▶ _OPDRACHTEN_
**A)** In hoeveel Turkse provincies vonden er zondag volgens het fragment over de Gülenbeweging aanhoudingen plaats?
**B)** Welke kranten en tv-kanalen van de Gülenbeweging worden in het fragment over de Gülenbeweging genoemd?
**C)** Geef het vervolg van het fragment over de Gülenbeweging, aansluitend op de laatste zin.
━━━ GEKOZEN FRAGMENT
Mocht Joost Lagendijk eveneens aangehouden worden, dan kan hij op mijn steun rekenen
Vorige week kondigde president Erdogan een intensivering aan van de door hem ontketende ‘operatie’ tegen de ‘parallelle staat’, oftewel de beweging rond zijn eerdere bondgenoot imam Fethullah Gülen.
Er zou zelfs informatie op komst zijn over de verantwoordelijkheid van de Gülenbeweging bij ‘moorden’. Het is de vraag of Erdogan daarmee doelde op de verdachte rol van Gülens politieagenten bij de moord op de Armeens/Turkse journalist Hrant Dink in 2007. Vast staat dat de daarvoor veroordeelde Ogün Samast onlangs een voor deze dienders belastende verklaring aflegde.
Vrijwel tegelijkertijd met Erdogans verklaring verscheen op internet een tweet van ‘Fuat Avni’. Eerder dit jaar voorzag de persoon die zich van dit pseudoniem bedient de arrestatie van politieagenten, dus waren de verwachtingen hooggespannen. Dit keer voorspelde Fuat Avni een grootschalige politieactie tegen de Gülenbeweging, waarbij de daartoe behorende media niet ontzien zouden worden.
Aanhoudingen Volgend op Fuat Avni’s tweet trokken Gülenvolgelingen naar Istanbuls wijk Yenibosna, waar de redacties zijn gevestigd van Gülens kranten Zaman en het Engelstalige Todays Zaman. Toen de politie zich daar niet vertoonde twitterde Fuat Avni dat de actie was afgeblazen omdat hij daar ruchtbaarheid aan had gegeven. Zondag gebeurde het echter alsnog. Die dag vonden in 13 Turkse provincies 31 aanhoudingen plaats. Aangehouden werden onder andere Hidayet Karaca, de directeur van Samanyolu, een Tv-kanaal van de Gülenbeweging. Daarnaast werden (voormalige) politieagenten aangehouden, waaronder Tufan Ergüder, die in Istanbul eerder hoofd was van de anti-terreurafdeling van de politie.
━━━━━━
━━━ GEGEVEN RIJEN
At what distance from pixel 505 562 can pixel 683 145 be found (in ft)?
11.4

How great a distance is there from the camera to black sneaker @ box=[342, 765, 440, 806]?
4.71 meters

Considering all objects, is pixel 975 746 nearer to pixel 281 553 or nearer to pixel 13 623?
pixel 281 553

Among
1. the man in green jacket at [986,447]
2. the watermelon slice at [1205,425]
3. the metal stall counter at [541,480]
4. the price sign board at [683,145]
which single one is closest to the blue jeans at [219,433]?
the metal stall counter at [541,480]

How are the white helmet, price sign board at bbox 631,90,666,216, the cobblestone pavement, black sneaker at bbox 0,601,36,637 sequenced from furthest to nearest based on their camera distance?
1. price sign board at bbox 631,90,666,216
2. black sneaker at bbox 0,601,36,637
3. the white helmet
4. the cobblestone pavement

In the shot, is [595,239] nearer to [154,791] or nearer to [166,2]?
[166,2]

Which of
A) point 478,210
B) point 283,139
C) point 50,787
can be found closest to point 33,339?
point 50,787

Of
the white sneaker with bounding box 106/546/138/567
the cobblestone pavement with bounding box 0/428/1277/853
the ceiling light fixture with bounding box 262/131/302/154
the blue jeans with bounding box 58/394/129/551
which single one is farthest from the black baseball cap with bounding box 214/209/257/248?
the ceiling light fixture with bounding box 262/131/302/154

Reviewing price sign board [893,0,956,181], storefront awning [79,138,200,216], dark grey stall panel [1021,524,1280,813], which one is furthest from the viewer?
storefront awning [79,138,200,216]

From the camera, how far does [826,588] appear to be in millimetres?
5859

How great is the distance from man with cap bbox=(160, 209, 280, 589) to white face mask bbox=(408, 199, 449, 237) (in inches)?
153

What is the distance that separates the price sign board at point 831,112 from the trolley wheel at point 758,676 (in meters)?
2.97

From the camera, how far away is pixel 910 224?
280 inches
━━━━━━
▶ _ANTWOORDEN PER OPDRACHT_
**A)** In 13 Turkse provincies.

**B)** Zaman, Todays Zaman en Samanyolu.

**C)**
Dumanli Na een vroege politie-inval bij Zaman, leverde de hoofdredacteur van die krant, Ekrem Dumanli, zich later op de dag vrijwillig uit aan de politie. Daarbij kreeg hij steun van een voormalige minister van Erdogans Partij voor Gerechtigheid en Ontwikkeling (AKP). Deze Idris Naim Sahin verliet de AKP en richtte vorige maand zijn eigen Partij voor Natie en Gerechtigheid op.
Volgens persdienst Anadolu worden de aangehoudenen verdacht van het vervalsen van bewijs bij een onderzoek dat sinds 2010 speelt naar ‘Tahsiye’, een islamitische organisatie waarover banden met al-Qaeda worden verondersteld.
In verband met Tahsiye werden 122 personen aangehouden. De vermeende leider ervan, Mehmet Dogan, werd na 17 maanden in een gevangenis te hebben gezeten vrijgelaten. Dogan wordt gezien als tegenstander van Fethullah Gülen, wat hem mogelijk in Erdogans kamp plaatst.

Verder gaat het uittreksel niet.